Even now, with Jacob having withdrawn his complaint in a genuine attempt to bury the hatchet, the danger has not passed. If anything, his mercy may have handed Todd the weapon she needed. In the world of manipulation, forgiveness is not a virtue—it is a weakness to be exploited.
And Todd is already several moves ahead.
The question that hangs over the village tonight is this: will Manpreet and Vanessa see through the mask before it’s too late? Or has Todd’s poison already seeped too deep?
Part Two: The Man Who Came Back from the Dead
Three days. That’s all that separates Bear Wolf from the cold hand of justice.
He sits in his cell, charged with the killing of Ray Walters. His son, Paddy Kirk, will take the stand. Dylan Penders will stand beside him. Both face accusations of obstructing justice—of trying to hide the truth, of making everything worse when they thought they were making it right.

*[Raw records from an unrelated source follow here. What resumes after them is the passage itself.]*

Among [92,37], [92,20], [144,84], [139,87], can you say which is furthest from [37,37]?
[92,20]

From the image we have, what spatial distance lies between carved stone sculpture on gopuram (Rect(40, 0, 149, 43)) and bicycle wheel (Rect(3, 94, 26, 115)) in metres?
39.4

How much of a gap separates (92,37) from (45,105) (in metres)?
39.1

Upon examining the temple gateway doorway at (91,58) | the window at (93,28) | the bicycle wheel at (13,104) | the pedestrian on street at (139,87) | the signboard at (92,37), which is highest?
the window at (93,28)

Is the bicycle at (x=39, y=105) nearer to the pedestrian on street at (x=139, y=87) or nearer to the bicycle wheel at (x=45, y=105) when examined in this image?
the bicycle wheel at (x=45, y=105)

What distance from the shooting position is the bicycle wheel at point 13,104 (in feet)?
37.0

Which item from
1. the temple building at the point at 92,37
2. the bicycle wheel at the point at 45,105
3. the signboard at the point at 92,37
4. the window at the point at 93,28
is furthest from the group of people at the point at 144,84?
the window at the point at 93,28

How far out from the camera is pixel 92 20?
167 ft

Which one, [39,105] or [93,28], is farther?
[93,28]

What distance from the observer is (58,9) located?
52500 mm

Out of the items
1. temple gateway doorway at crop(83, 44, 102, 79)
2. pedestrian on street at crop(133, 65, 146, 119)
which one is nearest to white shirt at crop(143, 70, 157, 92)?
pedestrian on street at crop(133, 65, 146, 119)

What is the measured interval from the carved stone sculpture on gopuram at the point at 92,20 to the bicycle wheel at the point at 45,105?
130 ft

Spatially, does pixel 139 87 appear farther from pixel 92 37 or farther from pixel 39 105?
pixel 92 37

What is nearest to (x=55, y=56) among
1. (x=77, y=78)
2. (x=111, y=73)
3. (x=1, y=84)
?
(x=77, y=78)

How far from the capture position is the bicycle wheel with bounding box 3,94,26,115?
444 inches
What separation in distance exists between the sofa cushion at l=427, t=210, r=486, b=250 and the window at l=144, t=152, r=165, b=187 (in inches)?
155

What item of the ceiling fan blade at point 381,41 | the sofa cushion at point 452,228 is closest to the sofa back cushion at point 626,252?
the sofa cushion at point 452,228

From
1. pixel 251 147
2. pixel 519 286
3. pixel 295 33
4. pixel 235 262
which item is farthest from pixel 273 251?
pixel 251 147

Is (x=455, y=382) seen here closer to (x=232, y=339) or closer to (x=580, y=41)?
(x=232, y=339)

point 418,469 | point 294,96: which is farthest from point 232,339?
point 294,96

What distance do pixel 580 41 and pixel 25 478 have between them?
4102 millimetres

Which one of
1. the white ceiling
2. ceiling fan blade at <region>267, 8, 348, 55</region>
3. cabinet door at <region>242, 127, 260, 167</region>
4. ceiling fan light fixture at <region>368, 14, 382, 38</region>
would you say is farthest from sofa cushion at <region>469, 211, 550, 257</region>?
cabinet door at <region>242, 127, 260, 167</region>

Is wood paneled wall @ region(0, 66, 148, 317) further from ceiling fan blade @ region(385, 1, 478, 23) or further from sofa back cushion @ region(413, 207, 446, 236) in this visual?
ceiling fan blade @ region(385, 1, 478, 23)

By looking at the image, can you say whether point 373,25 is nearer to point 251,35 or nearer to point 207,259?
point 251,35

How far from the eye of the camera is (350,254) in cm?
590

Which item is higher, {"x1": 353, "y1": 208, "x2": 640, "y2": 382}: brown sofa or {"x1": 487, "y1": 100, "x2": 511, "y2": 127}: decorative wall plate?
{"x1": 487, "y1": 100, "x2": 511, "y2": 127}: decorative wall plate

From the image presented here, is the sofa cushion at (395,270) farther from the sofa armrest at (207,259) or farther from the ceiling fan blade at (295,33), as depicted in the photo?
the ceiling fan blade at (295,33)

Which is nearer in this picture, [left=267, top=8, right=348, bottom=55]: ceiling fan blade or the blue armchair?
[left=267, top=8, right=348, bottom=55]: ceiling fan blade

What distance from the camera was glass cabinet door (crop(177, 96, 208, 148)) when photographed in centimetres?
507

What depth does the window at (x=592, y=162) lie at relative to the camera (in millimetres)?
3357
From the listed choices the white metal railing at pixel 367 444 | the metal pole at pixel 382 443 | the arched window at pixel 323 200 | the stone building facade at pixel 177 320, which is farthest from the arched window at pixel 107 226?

The evidence is a mountain they cannot climb. Every attempt Paddy and Dylan made to cover their tracks, every lie they told to protect themselves, only tightened the noose. To the outside world, they look like guilty men, not desperate victims swept up in circumstances far beyond their control.
Hope had become a distant memory. Especially after Bear’s violent outburst landed him in solitary confinement, cutting off the already fragile connection with his son. Weeks passed. Silence stretched. The trial loomed like a storm on the horizon.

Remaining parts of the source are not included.